# Princeton, WV female, black/tan, Nikki



## ForHans (Dec 22, 2010)

We got in another one! Her name is Nikki, unspayed, but utd on everything, hw negative. She is not good with cats, that is why they are turning her in. (but to be expected being a shepherd n all) She is around 2-3 years old. Good with other dogs, but sometimes tries to be the dominate one. She is kennel trained, but is cage aggressive toward strangers, very good guard dog. Can climb chain link fences. I've attached some pics. Just let me know, because she is getting urgent.

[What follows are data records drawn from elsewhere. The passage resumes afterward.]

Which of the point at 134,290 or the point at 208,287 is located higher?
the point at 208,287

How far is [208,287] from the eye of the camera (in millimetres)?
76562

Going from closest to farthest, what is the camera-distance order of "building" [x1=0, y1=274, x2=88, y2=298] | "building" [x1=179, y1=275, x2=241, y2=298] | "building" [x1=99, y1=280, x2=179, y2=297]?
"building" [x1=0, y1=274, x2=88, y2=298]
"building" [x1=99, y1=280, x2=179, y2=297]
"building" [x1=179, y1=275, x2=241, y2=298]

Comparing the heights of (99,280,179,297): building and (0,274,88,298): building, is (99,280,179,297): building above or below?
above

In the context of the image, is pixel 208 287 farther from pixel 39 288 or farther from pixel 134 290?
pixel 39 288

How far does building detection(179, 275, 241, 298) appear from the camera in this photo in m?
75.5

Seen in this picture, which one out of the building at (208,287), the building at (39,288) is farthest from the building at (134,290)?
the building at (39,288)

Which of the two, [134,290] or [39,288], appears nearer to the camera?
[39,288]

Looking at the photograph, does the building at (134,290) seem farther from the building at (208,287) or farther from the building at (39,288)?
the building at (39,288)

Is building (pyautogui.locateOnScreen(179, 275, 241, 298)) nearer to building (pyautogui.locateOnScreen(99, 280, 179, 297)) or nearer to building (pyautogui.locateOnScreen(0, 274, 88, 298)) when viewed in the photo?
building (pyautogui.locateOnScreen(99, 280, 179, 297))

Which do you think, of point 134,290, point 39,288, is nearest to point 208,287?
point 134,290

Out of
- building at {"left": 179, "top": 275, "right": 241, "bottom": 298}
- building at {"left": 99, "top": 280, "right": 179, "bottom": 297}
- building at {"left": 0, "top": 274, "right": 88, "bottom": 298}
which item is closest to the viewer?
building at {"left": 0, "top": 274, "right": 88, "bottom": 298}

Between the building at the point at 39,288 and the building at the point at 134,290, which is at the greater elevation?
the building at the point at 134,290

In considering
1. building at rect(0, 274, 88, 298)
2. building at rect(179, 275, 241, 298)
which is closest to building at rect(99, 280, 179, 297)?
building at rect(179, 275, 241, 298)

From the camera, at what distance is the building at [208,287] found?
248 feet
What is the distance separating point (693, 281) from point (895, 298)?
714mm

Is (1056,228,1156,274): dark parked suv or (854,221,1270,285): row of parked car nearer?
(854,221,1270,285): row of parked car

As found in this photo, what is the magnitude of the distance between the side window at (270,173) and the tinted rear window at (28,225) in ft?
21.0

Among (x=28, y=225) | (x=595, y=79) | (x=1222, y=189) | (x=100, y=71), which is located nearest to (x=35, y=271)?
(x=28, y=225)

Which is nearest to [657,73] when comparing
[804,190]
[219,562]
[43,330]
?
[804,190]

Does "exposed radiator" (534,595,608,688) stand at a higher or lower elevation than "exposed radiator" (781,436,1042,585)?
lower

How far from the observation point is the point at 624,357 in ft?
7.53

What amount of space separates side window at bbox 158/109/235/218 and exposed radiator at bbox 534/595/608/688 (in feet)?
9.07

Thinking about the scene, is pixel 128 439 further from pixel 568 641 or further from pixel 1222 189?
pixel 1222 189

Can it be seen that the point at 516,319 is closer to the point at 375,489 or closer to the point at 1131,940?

Contact [email protected]


----------



## WVGSD (Nov 28, 2006)

*Princeton, WV - female - black and tan - Nikki*

ForHans:

If you will send the photos to my home or work e-mail, I will get them posted to this forum. Neither she nor the male are on the shelter's petfinder page yet so I can't post the links either.

Shannon


----------



## ForHans (Dec 22, 2010)

Well, they show up for me. But I sent them to you. Thanks.


----------



## WVGSD (Nov 28, 2006)

*Princeton, WV - female, Nikki - black and tan adult*

Here she is -










Shannon
Mom to rescued GSD Max - December 2010


----------



## Anja1Blue (Feb 27, 2008)

Nikki has my Anja's intense look (maybe she spotted a cat!!!) Pretty girl, just needs a home with no small critters....
_______________________________________
Susan

Anja SchH3 GSD
Conor GSD
Blue BH WH T1 GSD - waiting at the Bridge :angel:


----------



## FORRUGER (Jan 3, 2006)

bump for Nikki..


----------



## FORRUGER (Jan 3, 2006)

Another bump for NIkki..


----------



## FORRUGER (Jan 3, 2006)

back to the top for Nikki...per the shelter, not much interest being shown in her... Hope to get down the first part of next week and get more pics and evaluate her more.... She needs help.


----------